### [Supplied text]
-- START --
For reasons yet to be linked to Wikipedia, this week I ended up on the home page of a 105-year-old Swedish blogger who goes by the moniker Bojan. I know, it sounds like material for a Nordic noir series. When starting out with the online arts at the age of 100, Bojan starkly rejected comparisons with the ‘100-year-old man who climbed out of the window and disappeared,’ (a popular Swedish novel by Jonas Jonasson).

Bojan’s invariably short pieces reflect on the wonders of daily life that people half her age take for granted. She comments often about the seasons, the weather, old age and being single and alone.

In one recent blog (I found one dated November 5, 2017), Bojan wrote about Swedes who live by themselves. The Google-translate app I suspect renders the English somewhat less fluent than it might be in, say, a Henning Mankell thriller. But you’ll get the drift.

“The other day I read the news that in Stockholm, there are thousands of single-family households, more specifically 380,000 or 40% of the population live by themselves. In the past, there was some suspicion of living alone, but now it is more tolerated. It’s also easier to be single when there are several of them. I myself have been single since 2004 and I think so, of course. It was obviously more enjoyable to be part of a flatness (sic?), but it is pointless to feel sorry for it. Single households are today Sweden’s most common housing form, and nobody thinks it’s something strange. At first, I thought it was pure sorrow to live by myself, but one must get together and live on.”

Bojan started getting together and living on at 100, after buying a computer and teaching herself how to use it. Some of her more recent posts suggest she has become a reluctant ‘cause celebre’ through the conventional media’s fascination with a centenarian who has mastered the online universe. She has done many interviews, appeared on TV chat shows and been the subject of a film, “Life Begins at 100”.

Filmmaker Asa Blanck tracked Dagny Carlsson down and persuaded her to participate in a project which even he admitted was likely to be thwarted by the subject’s death. But no, Dagny turned 105 in May and continues to amuse readers, day by day. (A sequel is planned – the very definition of optimism).

Dagny’s blog is as Blanck found her – “a brusque old lady – all gallows humour”. She promised readers she would not be intentionally nasty but if she ‘trod on toes’, she did not really give a damn, or det kvittar mig, as they say in Sweden. Dagny dreamed of being a teacher when she was young but ended up working as a seamstress. She escaped an abusive first marriage and found love with her second husband, who died when she was in her 90s.

As Blanck observed: “She had managed to rise above her strenuous, grey existence and she had decided she would finally do what she had wanted to do all her life: write.”

Sweden’s blog-readers soon caught up with Bojan’s racey, funny insights and seemingly outrageous behaviour for ‘someone of her age’. For example, she writes about women wearing jeans and how they never did in her day. At 101 she went out and bought a pair of denims.

Ah yes, now I remember how I ended up on Bojan’s blog. I’d been deeply delving into the Wikipedia universe – a free community encyclopedia we writers tend to take for granted. Anyone can contribute, edit or update ‘Wikis’ within Wikipedia. You just need to register as an editor and then be mindful your input will be monitored by a legion of truly vigilant Wikipedia editors. Your input could be as simple as correcting a typo to contributing a new biography of someone you think should have a Wikipedia entry.
-- END --
### [Required task 1]
Give the part of the listing that opens with the line containing "In the image containing" and runs through the final line of the listing as a Markdown table with the columns Row and Line. Number each line in order and leave out blank lines.

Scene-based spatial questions
-- START --
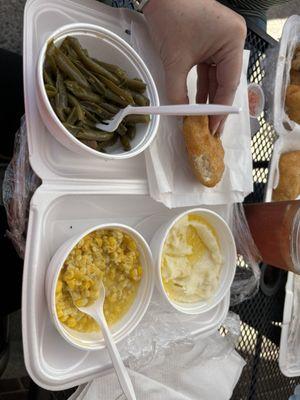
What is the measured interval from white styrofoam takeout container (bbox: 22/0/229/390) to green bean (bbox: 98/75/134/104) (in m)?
0.17

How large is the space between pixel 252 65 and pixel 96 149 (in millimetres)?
838

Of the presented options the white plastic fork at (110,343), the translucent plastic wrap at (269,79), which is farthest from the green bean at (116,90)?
the translucent plastic wrap at (269,79)

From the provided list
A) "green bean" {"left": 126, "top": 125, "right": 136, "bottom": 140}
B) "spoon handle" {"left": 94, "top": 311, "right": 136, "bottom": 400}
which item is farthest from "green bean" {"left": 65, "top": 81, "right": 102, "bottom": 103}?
"spoon handle" {"left": 94, "top": 311, "right": 136, "bottom": 400}

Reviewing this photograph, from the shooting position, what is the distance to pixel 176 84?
3.78ft

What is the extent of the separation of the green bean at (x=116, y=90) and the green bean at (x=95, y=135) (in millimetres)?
102

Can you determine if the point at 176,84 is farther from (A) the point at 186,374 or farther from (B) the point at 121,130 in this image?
(A) the point at 186,374

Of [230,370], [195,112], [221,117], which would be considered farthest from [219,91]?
[230,370]

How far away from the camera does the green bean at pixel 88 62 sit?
1036mm

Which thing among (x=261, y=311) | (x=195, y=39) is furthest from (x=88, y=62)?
(x=261, y=311)

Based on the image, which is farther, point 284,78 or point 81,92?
point 284,78

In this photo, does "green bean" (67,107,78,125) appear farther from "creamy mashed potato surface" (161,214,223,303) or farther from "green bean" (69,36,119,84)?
"creamy mashed potato surface" (161,214,223,303)

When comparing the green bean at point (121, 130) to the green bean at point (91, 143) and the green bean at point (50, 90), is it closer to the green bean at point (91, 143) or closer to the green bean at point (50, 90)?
the green bean at point (91, 143)

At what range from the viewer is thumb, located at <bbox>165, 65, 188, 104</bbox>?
115 cm

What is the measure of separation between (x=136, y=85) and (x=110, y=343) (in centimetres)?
68
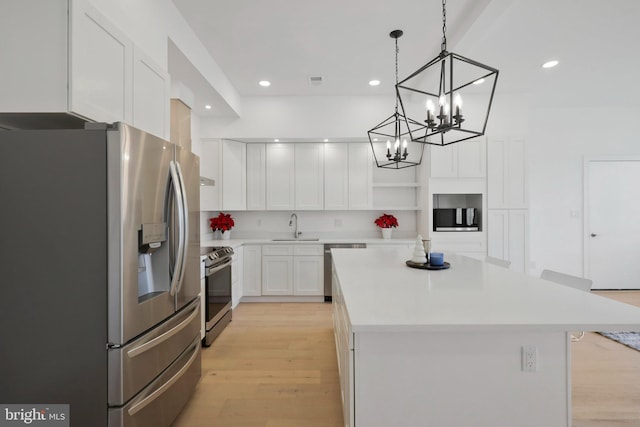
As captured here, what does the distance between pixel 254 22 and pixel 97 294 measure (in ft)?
8.11

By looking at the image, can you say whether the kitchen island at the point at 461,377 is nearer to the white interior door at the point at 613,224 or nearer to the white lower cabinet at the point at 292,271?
the white lower cabinet at the point at 292,271

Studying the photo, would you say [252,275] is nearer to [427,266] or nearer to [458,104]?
[427,266]

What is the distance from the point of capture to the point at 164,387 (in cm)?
162

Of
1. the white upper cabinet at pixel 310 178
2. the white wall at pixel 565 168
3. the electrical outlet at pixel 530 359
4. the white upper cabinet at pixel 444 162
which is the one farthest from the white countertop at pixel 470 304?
the white wall at pixel 565 168

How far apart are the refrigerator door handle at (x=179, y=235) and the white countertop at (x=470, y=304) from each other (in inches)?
35.8

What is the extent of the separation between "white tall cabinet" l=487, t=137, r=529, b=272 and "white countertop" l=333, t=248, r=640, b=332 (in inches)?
96.0

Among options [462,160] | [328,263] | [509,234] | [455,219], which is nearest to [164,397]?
[328,263]

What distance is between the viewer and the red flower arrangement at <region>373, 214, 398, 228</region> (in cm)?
466

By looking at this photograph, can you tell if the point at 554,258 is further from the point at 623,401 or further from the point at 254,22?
the point at 254,22

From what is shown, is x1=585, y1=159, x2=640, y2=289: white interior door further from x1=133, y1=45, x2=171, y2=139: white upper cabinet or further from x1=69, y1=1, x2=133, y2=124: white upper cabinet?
x1=69, y1=1, x2=133, y2=124: white upper cabinet

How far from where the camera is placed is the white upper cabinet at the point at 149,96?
1.83 meters

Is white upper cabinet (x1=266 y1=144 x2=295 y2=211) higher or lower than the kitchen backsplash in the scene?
higher

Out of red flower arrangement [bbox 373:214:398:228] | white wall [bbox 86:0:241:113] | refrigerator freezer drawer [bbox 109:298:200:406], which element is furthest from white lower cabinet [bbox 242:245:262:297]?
refrigerator freezer drawer [bbox 109:298:200:406]

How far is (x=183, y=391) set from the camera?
1.85 metres
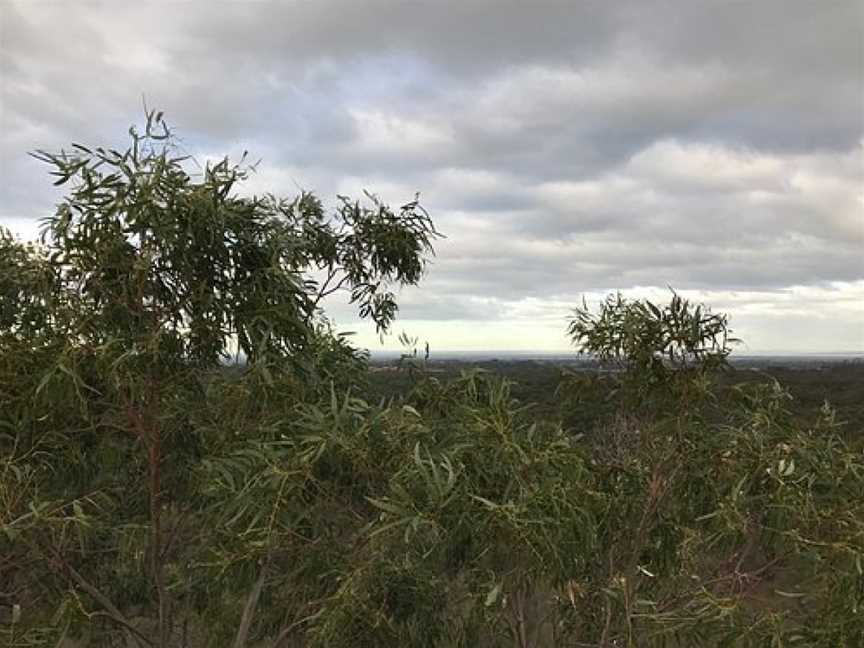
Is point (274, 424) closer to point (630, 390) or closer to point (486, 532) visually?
point (486, 532)

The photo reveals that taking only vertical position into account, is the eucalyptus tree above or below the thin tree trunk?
above

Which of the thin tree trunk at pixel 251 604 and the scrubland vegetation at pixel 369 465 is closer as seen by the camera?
the scrubland vegetation at pixel 369 465

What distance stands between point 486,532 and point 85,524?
1873 mm

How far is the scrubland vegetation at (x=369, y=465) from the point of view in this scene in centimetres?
356

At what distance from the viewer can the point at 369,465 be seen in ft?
12.3

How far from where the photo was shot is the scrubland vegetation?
11.7ft

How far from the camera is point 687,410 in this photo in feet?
13.7

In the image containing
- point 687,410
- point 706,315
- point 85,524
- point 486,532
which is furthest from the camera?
point 687,410

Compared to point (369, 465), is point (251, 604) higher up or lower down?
lower down

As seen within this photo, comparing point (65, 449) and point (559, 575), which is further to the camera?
point (65, 449)

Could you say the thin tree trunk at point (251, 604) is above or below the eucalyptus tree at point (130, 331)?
below

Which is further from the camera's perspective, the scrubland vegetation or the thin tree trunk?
the thin tree trunk

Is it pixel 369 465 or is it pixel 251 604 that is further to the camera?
pixel 251 604

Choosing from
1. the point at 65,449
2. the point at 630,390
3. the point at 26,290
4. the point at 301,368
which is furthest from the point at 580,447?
the point at 26,290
-- END --
### [Required task 2]
Write out, word for word, the part of the article about the Swedish blogger that opens with the words containing "For reasons yet" and closes with "get the drift.".

### [Full answer 1]
| Row | Line |
|---|---|
| 1 | In the image containing |
| 2 | - point 687,410 |
| 3 | - point 706,315 |
| 4 | - point 85,524 |
| 5 | - point 486,532 |
| 6 | which is furthest from the camera? |
| 7 | point 687,410 |
| 8 | Compared to point (369, 465), is point (251, 604) higher up or lower down? |
| 9 | lower down |
| 10 | As seen within this photo, comparing point (65, 449) and point (559, 575), which is further to the camera? |
| 11 | point (65, 449) |
| 12 | Could you say the thin tree trunk at point (251, 604) is above or below the eucalyptus tree at point (130, 331)? |
| 13 | below |
| 14 | Which is further from the camera's perspective, the scrubland vegetation or the thin tree trunk? |
| 15 | the thin tree trunk |
| 16 | Is it pixel 369 465 or is it pixel 251 604 that is further to the camera? |
| 17 | pixel 251 604 |
| 18 | Choosing from |
| 19 | 1. the point at 65,449 |
| 20 | 2. the point at 630,390 |
| 21 | 3. the point at 26,290 |
| 22 | 4. the point at 301,368 |
| 23 | which is furthest from the point at 580,447? |
| 24 | the point at 26,290 |

### [Full answer 2]
For reasons yet to be linked to Wikipedia, this week I ended up on the home page of a 105-year-old Swedish blogger who goes by the moniker Bojan. I know, it sounds like material for a Nordic noir series. When starting out with the online arts at the age of 100, Bojan starkly rejected comparisons with the ‘100-year-old man who climbed out of the window and disappeared,’ (a popular Swedish novel by Jonas Jonasson).

Bojan’s invariably short pieces reflect on the wonders of daily life that people half her age take for granted. She comments often about the seasons, the weather, old age and being single and alone.

In one recent blog (I found one dated November 5, 2017), Bojan wrote about Swedes who live by themselves. The Google-translate app I suspect renders the English somewhat less fluent than it might be in, say, a Henning Mankell thriller. But you’ll get the drift.